Extracted data entries:
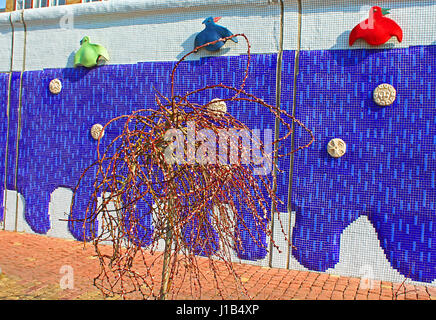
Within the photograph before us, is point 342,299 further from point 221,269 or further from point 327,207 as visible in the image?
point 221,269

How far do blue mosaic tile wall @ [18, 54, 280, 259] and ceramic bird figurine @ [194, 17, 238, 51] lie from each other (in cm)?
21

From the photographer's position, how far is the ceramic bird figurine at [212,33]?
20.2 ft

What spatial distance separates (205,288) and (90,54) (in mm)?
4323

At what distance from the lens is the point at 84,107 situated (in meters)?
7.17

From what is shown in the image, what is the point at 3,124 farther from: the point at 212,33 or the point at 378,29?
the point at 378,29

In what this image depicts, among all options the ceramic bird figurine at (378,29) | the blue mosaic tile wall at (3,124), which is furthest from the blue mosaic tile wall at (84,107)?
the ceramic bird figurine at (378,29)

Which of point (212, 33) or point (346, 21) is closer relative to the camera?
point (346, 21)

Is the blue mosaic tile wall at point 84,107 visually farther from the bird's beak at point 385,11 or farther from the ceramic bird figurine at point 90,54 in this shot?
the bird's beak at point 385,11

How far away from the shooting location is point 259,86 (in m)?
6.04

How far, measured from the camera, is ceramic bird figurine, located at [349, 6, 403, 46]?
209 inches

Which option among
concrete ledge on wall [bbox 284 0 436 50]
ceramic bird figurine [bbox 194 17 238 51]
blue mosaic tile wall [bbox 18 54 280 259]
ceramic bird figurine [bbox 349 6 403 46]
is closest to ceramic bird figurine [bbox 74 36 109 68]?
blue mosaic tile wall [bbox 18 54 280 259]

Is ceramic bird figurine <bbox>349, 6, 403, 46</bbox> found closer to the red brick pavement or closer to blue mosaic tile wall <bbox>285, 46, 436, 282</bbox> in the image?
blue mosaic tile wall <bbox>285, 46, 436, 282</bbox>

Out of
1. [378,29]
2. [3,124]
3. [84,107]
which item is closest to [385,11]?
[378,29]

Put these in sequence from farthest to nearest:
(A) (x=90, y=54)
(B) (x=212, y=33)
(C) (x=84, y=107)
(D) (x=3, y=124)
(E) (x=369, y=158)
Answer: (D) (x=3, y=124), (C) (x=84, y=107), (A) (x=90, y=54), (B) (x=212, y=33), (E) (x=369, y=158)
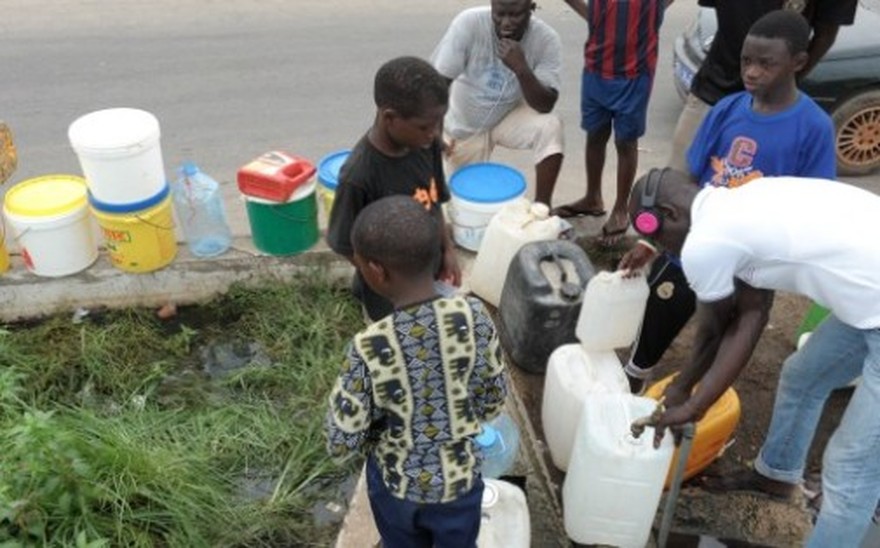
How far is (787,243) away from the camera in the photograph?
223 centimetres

* * *

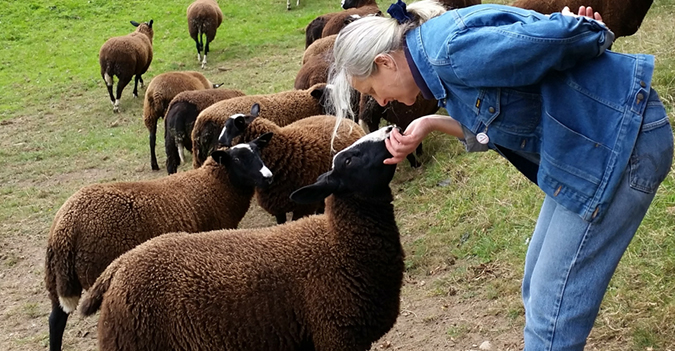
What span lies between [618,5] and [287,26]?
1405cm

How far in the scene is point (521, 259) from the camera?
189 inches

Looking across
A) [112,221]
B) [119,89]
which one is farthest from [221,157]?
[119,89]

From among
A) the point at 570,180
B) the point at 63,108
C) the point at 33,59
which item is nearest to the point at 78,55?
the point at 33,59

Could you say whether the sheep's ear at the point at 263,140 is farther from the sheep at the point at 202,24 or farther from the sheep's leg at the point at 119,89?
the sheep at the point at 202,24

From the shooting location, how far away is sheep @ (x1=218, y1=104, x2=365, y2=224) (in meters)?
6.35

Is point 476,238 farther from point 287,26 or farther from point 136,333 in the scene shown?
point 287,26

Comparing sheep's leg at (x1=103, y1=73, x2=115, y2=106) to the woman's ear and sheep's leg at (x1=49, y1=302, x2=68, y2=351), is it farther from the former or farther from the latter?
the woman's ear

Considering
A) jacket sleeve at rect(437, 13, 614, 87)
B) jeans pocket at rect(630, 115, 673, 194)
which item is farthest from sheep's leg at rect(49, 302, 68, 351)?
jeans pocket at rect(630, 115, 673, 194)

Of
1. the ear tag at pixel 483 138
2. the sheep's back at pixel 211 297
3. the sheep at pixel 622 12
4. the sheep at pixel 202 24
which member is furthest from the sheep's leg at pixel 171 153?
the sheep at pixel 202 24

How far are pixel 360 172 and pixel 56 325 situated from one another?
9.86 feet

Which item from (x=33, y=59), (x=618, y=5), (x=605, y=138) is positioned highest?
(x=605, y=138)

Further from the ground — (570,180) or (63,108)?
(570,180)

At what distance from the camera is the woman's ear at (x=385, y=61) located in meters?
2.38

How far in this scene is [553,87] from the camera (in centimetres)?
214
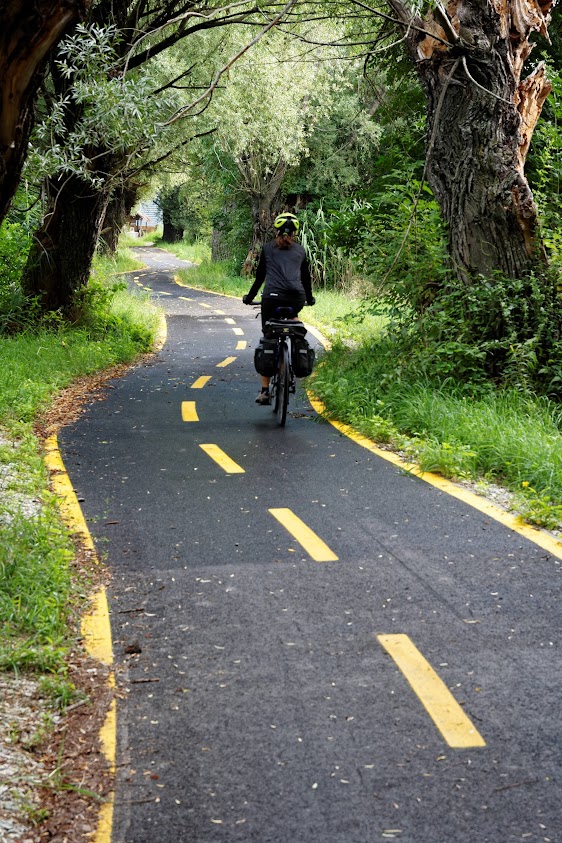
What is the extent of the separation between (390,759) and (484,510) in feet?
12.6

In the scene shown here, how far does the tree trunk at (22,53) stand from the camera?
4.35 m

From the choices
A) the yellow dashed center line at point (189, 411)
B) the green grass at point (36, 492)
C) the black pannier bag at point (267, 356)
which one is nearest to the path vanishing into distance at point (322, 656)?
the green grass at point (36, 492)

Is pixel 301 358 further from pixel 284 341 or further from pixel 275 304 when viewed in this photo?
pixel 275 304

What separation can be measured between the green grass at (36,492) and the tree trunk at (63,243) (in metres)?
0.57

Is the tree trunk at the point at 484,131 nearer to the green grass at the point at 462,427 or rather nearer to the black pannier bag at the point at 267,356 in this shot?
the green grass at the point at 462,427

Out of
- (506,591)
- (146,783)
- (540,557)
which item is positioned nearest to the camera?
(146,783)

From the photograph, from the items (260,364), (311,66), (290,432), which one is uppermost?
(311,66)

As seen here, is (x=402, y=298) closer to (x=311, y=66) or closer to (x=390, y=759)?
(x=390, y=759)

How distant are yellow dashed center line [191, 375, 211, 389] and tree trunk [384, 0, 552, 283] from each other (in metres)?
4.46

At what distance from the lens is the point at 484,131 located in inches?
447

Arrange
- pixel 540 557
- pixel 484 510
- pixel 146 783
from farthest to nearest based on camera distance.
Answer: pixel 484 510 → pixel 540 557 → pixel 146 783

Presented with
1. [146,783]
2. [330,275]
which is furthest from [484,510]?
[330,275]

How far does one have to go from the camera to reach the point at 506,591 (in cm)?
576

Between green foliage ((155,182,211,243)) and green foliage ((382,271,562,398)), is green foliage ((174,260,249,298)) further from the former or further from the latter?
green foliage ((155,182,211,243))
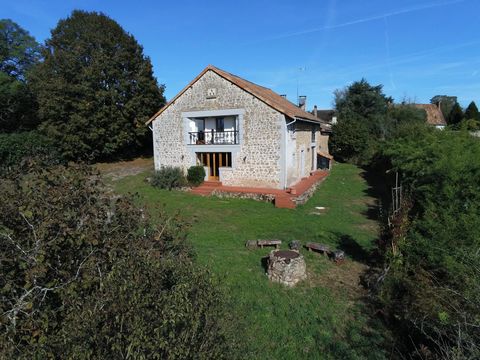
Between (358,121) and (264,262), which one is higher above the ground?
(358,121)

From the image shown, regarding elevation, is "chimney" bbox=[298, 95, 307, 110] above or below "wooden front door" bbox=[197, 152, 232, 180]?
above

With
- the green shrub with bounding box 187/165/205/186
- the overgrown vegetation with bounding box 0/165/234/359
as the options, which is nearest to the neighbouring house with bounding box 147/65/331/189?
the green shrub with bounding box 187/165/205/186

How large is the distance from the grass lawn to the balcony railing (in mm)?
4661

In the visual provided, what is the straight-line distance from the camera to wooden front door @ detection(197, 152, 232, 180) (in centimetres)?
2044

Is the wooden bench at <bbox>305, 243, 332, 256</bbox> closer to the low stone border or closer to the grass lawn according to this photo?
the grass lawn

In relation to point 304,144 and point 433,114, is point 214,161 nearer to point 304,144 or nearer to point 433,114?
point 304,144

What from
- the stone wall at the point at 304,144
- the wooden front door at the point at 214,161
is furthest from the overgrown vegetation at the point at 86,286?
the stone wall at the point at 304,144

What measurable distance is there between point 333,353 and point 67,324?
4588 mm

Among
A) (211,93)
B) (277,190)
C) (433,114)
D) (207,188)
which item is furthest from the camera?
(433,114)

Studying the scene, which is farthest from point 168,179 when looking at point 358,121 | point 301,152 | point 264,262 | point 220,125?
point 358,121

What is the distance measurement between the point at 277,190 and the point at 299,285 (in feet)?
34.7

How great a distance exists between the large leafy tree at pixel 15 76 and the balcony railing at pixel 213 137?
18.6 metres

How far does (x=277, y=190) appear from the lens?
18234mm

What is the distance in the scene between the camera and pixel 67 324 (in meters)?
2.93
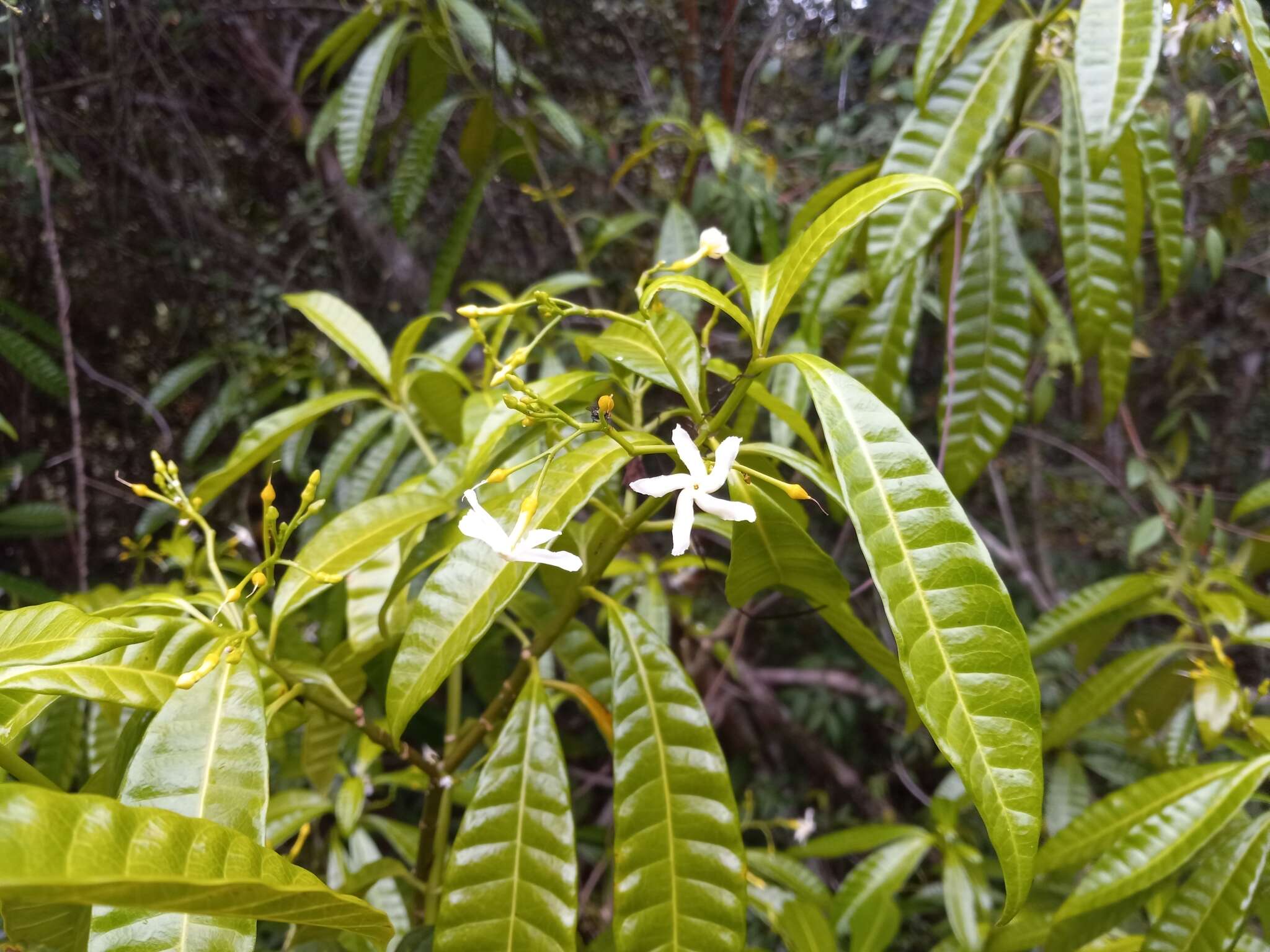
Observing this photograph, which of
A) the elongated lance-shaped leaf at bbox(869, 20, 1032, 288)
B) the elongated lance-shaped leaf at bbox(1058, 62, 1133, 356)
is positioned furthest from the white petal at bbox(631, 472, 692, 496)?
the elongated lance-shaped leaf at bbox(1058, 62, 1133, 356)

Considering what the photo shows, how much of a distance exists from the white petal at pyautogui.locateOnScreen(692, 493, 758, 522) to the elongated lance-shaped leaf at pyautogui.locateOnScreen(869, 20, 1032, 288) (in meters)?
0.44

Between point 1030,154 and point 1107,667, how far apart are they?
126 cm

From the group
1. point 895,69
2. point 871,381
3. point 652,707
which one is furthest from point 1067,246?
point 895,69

● TASK DESCRIPTION
Put the part of the items that opens with the line containing "How far do blue" and closes with the line containing "Answer: (D) (x=3, y=124), (C)" into a JSON list of strings, one per line, skipping blank lines.

● OUTPUT FOR THIS EXERCISE
[
  "How far do blue mosaic tile wall @ [18, 54, 280, 259] and ceramic bird figurine @ [194, 17, 238, 51] lie from each other (in cm)?",
  "21",
  "From the photographer's position, how far is the ceramic bird figurine at [212,33]?",
  "20.2 ft",
  "What spatial distance separates (205,288) and (90,54) (in mm)?",
  "4323",
  "At what distance from the lens is the point at 84,107 situated (in meters)?",
  "7.17",
  "From what is shown in the image, what is the point at 3,124 farther from: the point at 212,33 or the point at 378,29?",
  "the point at 378,29",
  "In what this image depicts, among all options the ceramic bird figurine at (378,29) | the blue mosaic tile wall at (3,124), which is furthest from the blue mosaic tile wall at (84,107)?",
  "the ceramic bird figurine at (378,29)",
  "Which of point (212, 33) or point (346, 21) is closer relative to the camera?",
  "point (346, 21)",
  "Is the blue mosaic tile wall at point 84,107 visually farther from the bird's beak at point 385,11 or farther from the ceramic bird figurine at point 90,54 in this shot?",
  "the bird's beak at point 385,11",
  "How far away from the shooting location is point 259,86 (in m)?",
  "6.04",
  "How far, measured from the camera, is ceramic bird figurine, located at [349, 6, 403, 46]?",
  "209 inches",
  "Which option among",
  "concrete ledge on wall [bbox 284 0 436 50]",
  "ceramic bird figurine [bbox 194 17 238 51]",
  "blue mosaic tile wall [bbox 18 54 280 259]",
  "ceramic bird figurine [bbox 349 6 403 46]",
  "is closest to ceramic bird figurine [bbox 74 36 109 68]?",
  "blue mosaic tile wall [bbox 18 54 280 259]",
  "Is ceramic bird figurine <bbox>349, 6, 403, 46</bbox> found closer to the red brick pavement or closer to blue mosaic tile wall <bbox>285, 46, 436, 282</bbox> in the image?",
  "blue mosaic tile wall <bbox>285, 46, 436, 282</bbox>",
  "Out of",
  "1. [378,29]",
  "2. [3,124]",
  "3. [84,107]",
  "which item is closest to [385,11]?",
  "[378,29]",
  "Put these in sequence from farthest to nearest:",
  "(A) (x=90, y=54)",
  "(B) (x=212, y=33)",
  "(C) (x=84, y=107)",
  "(D) (x=3, y=124)",
  "(E) (x=369, y=158)",
  "Answer: (D) (x=3, y=124), (C) (x=84, y=107), (A) (x=90, y=54), (B) (x=212, y=33), (E) (x=369, y=158)"
]